Dizia “me acode” no lugar de “me ajuda”, eu “aprumava” ao invés de acordar e dizia “curuis” no lugar de “cruz credo!”, que por si só já é uma expressão bem mineira.

Eu mal tinha nome, era chamada de “Bruaca”. Ou “Bruaquinha”, quando eu fazia algo fofo como colher todas as flores que minha avó passava horas cultivando para presentear ela mesma.

Ouvi muitas vezes que não tinha “brio”, que é algo como não ter a tal vergonha na cara ou receio de aprontar. Quando caía, diziam que eu apenas “tropiquei” e pra ir embora da casa da vizinha chata (mas que tinha uma filha legal com quem eu brincava) minha mãe dizia que “tá de com jeito de chuva”. Isso poderia ser normal, se não morássemos em Imperatriz, onde o sol tá sempre “pelando”.
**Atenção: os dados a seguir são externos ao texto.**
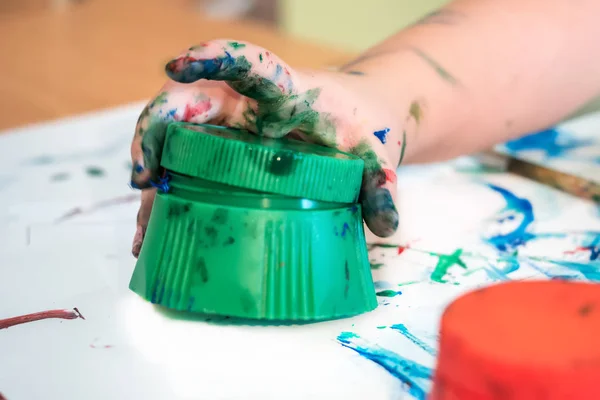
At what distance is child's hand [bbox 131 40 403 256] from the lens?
48cm

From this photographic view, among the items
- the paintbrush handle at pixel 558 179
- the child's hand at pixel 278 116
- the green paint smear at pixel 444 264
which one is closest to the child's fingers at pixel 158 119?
the child's hand at pixel 278 116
Boa parte da minha vaidade ficou no Maranhão, com todas as maquiagens e sapatos da minha avó que eu usava sem o consentimento dela. Em um belo dia, estava disposta a aprontar uma com minha mãe e bolei o seguinte plano:

Me maquiar bastante, usar um salto desses que podem causar problema no tornozelo e quando minha mãe disser “você não tem brio na cara não, sua bruaca? ”, vou dizer que tenho, afinal, tem vários brilhos na obra de arte moderna que enfeitava meu rosto.

Preparei tudo. Me escondi. Aguardei o melhor momento. Quando ela chegou em casa, lá estava eu sorrindo, toda pintada, me achando linda e uns cinco centímetros mais alta. Meu plano deu certo. Ela perguntou justamente o que eu queria.

“Você não tem brio na cara não, sua bruaca?”

Respondi exatamente como ensaiei por horas no espelho que mal alcançava, mas meu plano tinha um problema: achei que estava tão maravilhosa que minha mãe não teria coragem de brigar comigo. Mas ela teve, embora eu repetisse “mas você sempre quis que eu tivesse brio na cara!” com toda cara de piedade que conseguia fazer. Além da bronca, tive que tirar a maquiagem como quem tem que tirar algo importante do coração, como quem ganha um autógrafo do ídolo no braço e tem que tomar banho em seguida.

Depois de tudo, só ficou uma dúvida: eu tenho ou não que ter brio na cara, mãe?